Here we are doing this weird thing where we’re not a department of the university — we’re actually a rent-paying tenant — and we’re not one of the big food-service companies,” he said. “That means we have to do everything the hard way. For example, none of the point-of-sale systems are designed for us. Instead, we have to get ours custom-built.”
And Diversity is not finished branching out. They are now involved with the U of W’s new Manitoba Food History Truck in partnership with Dr. Janis Thiessen, U of W Associate Professor of History and Associate Director of the Oral History Centre, as she and her team research the history of food in Manitoba.
The truck will also be used this year to complement Diversity’s catering business at events held on private property. “It will potentially offer us a chance to give our employees another opportunity for work,” Kirsten said.
Sourcing from within Manitoba
Diversity purchased ingredients and supplies from 162 different local suppliers in the last year and has used more than 430 during its time in business.

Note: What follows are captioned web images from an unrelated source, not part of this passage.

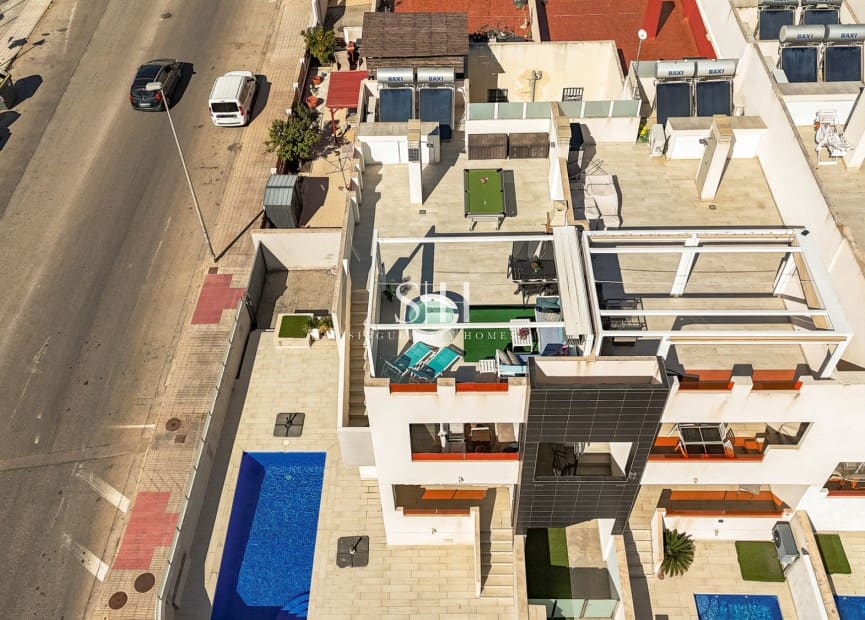 2 sypialnia Bungalow na sprzedaż w Los Altos z basenem - 265 000 € (Ref: 9804031)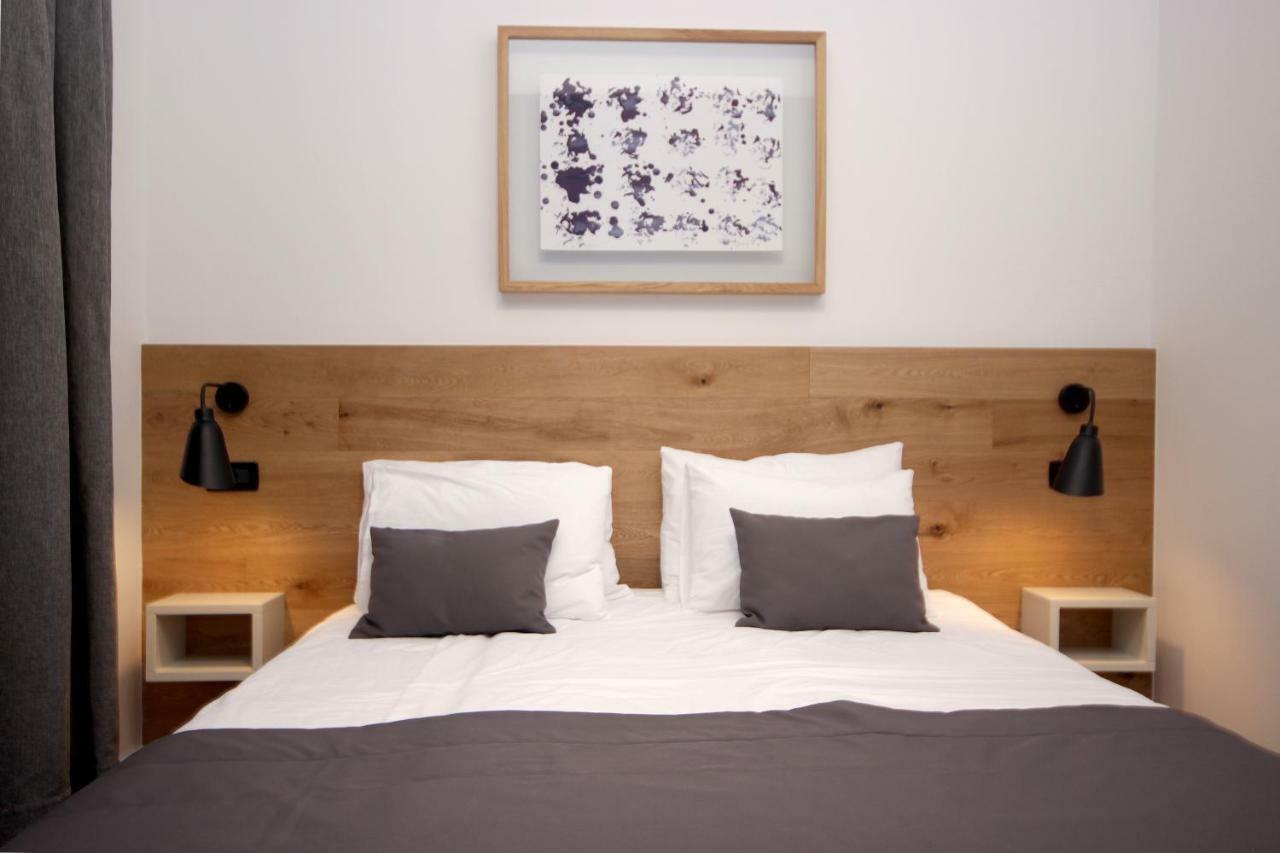 Rooms Alla Beccaccia Фажана Екстер'єр фото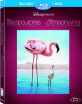 Crimson Wing: Mystery of the Flamingos (US Import) Blu-ray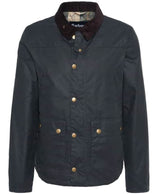 Barbour Mens Reelin Wax Jacket Sage Northern Ireland Belfast
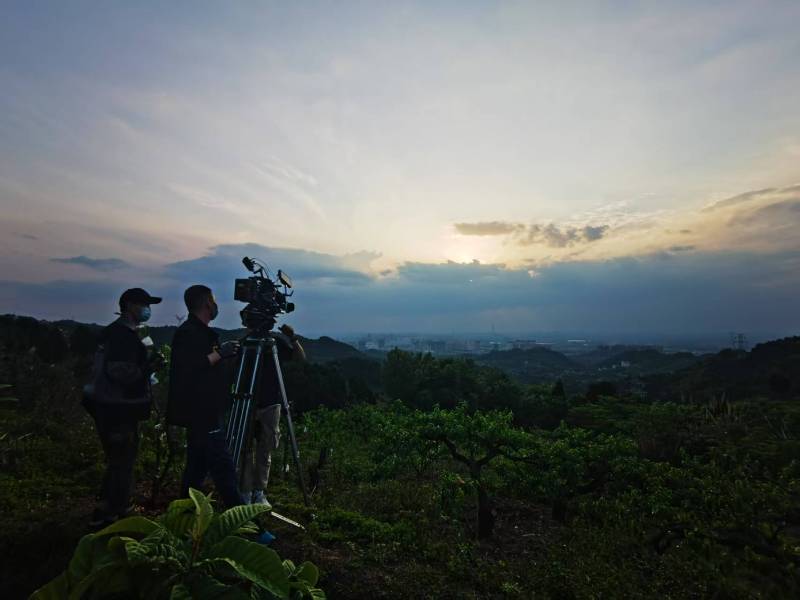 创意无限，三原县极致互动开启产品宣传视频新篇章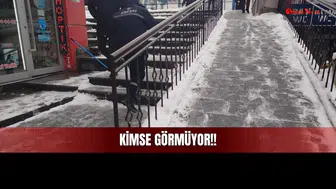 Sivas’ta Bu Rampalardaki Tehlike Herkesin Gözü Önünde Ama Kimse Görmüyor!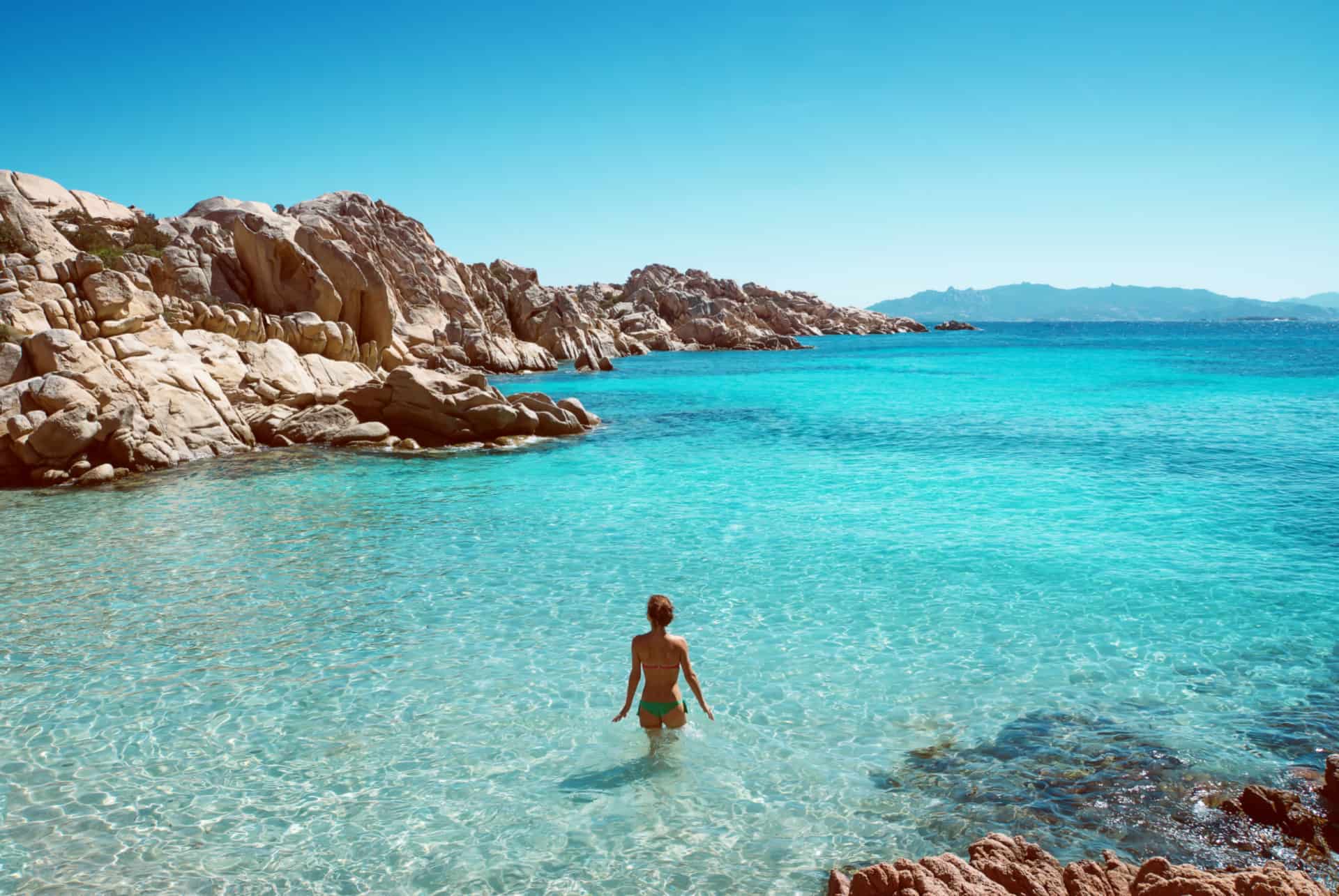 activités en sardaigne
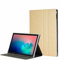 AKNICI Custodia Cover per Blackview Tab 8/Tab 8E, TECLAST M40 Pro/P20S/M40S/P20HD/M40, YESTEL T5, qunyiCO Y20, Ulefone TAB A7, Dragon Touch Notepad 102 AOYODKG 10, Lectrus 10, OUZRS 10.1 - Oro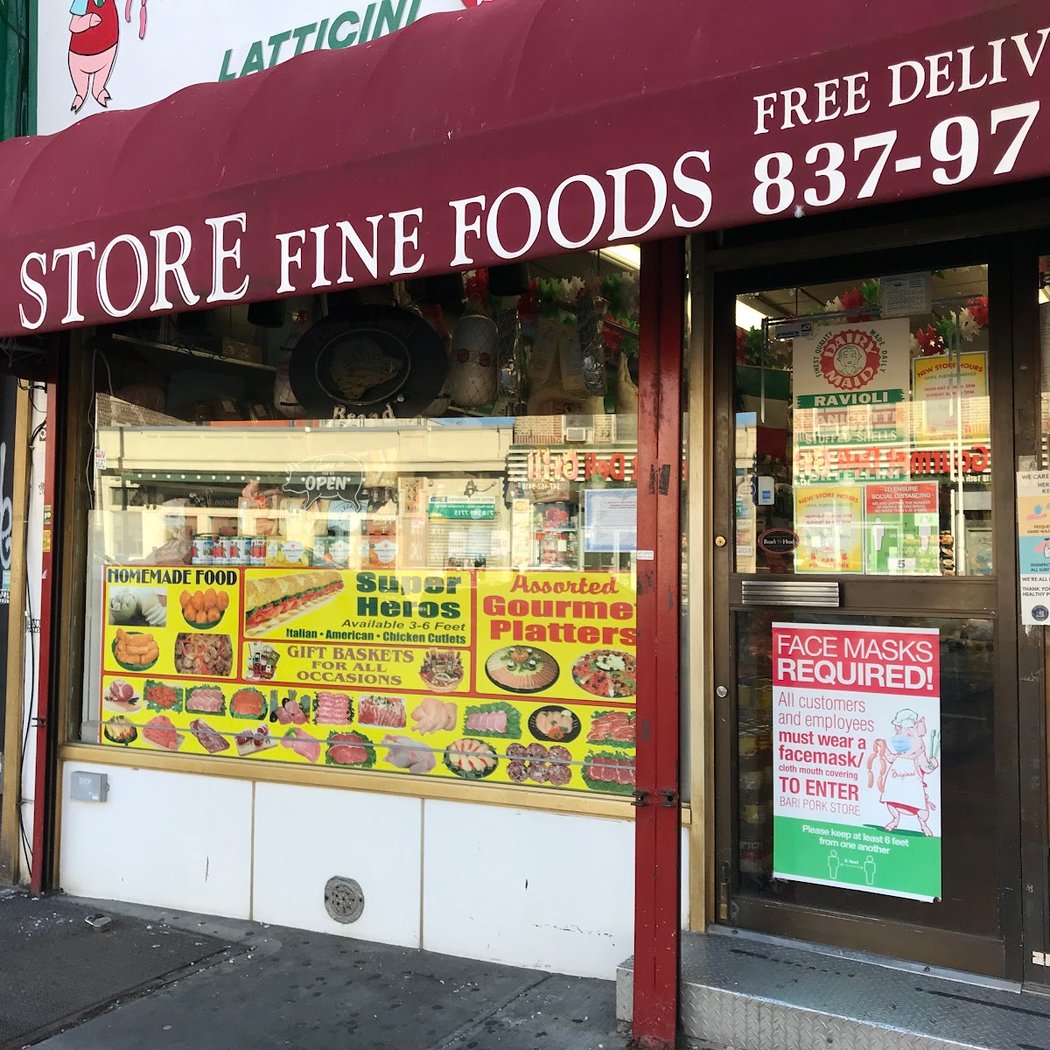 Bari Pork Store 2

The company takes pride in trying to source as much as possible from close to home. Ian said about 65 per cent of operating purchases come from small family farms within 100 kilometres of the campus operation.
We’re able to cook with real ingredients, minimally processed, and make it work,” Ian said. “And because we’re buying locally, all the chicken we’re buying is raised without antibiotics and we’re serving locally-farmed, grass-fed local beef.”
Diversity also sources produce from FortWhyte Farms, FortWhyte Alive’s social enterprise program that works with marginalized youth in the practice of sustainable urban agriculture.
While not all ingredients can be sourced close to home (such as coffee, pineapples or bananas), Diversity is constantly trying to follow the trail back, to make sure there’s no forced or child labour and that ingredients are sustainable. “We’re working to make sure the companies we’re dealing with are as ethical as possible,” Ian said.
The organization has also been sourcing honey, in partnership with Winnipeg’s Beeproject Apiaries, from its own beehives on top of the Duckworth Centre. Soon, they will also be producing more of their own herbs and vegetables in a greenhouse on the fifth floor of the U of W’s Centennial Hall.
Partnering for better credit
Right from the start, Diversity has worked with Assiniboine Credit Union, who partnered with Jubilee Fund to provide the initial financing. Since they support numerous smaller local suppliers, the company doesn’t usually get to benefit from the terms of credit offered by large food-service suppliers.
We’re working directly with farmers and they can’t give us 30-day terms — they need cash,” Vickers said.
“We run our business off a chequing account, a savings account, a couple of credit cards and a revolving line of credit. Our relationship with ACU is strong and they’ve been supporters of ours from the beginning. It’s a real asset to have a partner like ACU.”